On lui réclame un « sujet bachique » ? Voici Le Ravissement de saint Paul. Pas de transcendance ? Eh non, l’immanence se soulève d’elle-même et assompte toute seule comme un rocher extasié qui tiendrait de lui-même dans sa masse d’air. La Sainte Famille à l’escalier est un clavier cubiste. Personne n’est plus physiquement inhumain, la physique étant la métaphysique en acte que nulle psychologie ne freine. Vous qui espérez, n’entrez pas. Vous qui ne pouvez pas vous voir en peinture, laissez s’accomplir les mystères. Ici, nulle recherche de sens unique, d’addition, de cumulation. Rien de conclu, tout inclus.

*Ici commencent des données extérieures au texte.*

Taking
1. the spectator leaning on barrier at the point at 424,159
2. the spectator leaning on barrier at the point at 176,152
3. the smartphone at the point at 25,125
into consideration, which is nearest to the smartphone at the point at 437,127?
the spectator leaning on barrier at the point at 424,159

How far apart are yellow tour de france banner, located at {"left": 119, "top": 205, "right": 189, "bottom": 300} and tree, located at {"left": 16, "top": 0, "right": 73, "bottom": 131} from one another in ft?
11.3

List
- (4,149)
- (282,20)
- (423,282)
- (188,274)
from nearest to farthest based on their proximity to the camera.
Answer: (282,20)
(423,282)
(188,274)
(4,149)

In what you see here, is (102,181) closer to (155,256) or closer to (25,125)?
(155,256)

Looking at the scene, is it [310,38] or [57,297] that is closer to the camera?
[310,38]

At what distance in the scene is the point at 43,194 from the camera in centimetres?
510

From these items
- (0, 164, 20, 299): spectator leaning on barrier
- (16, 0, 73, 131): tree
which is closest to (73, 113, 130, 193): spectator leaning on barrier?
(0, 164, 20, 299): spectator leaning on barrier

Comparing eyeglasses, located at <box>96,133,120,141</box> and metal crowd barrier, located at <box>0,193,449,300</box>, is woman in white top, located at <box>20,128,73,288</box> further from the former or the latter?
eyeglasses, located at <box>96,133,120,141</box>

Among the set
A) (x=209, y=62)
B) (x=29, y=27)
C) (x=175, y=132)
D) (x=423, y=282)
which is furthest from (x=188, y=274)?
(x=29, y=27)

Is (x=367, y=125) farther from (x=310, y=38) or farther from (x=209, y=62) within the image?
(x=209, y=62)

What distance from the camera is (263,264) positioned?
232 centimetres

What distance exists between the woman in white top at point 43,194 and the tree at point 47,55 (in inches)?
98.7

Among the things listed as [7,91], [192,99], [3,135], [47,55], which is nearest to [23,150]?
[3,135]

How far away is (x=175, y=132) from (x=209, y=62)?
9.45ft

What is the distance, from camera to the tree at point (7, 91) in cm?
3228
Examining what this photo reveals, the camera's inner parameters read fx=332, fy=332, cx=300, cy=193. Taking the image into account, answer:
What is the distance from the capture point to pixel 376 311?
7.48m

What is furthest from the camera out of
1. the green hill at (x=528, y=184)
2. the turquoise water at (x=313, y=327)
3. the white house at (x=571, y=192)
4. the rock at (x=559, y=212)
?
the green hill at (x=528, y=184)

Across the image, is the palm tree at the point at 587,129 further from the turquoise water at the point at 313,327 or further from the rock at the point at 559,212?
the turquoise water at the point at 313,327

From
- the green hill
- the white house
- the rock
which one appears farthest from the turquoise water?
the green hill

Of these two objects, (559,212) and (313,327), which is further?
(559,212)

Poussin, ou l’envers traité comme endroit : le seul peintre à vous donner l’impression d’avoir retourné ses tableaux, comme le montre l’extravagant autoportrait de 1650 (le plus bel autoportrait de peintre en tant que peintre). Il vous scrute depuis l’autre côté des cadres, il n’aime pas regarder vers vous, pauvres images d’images, et c’est comme s’il disait : je ne suis que mon nom et ces toiles ; seuls la peinture et mon visage, qui en est l’autre face, conduisent ma main.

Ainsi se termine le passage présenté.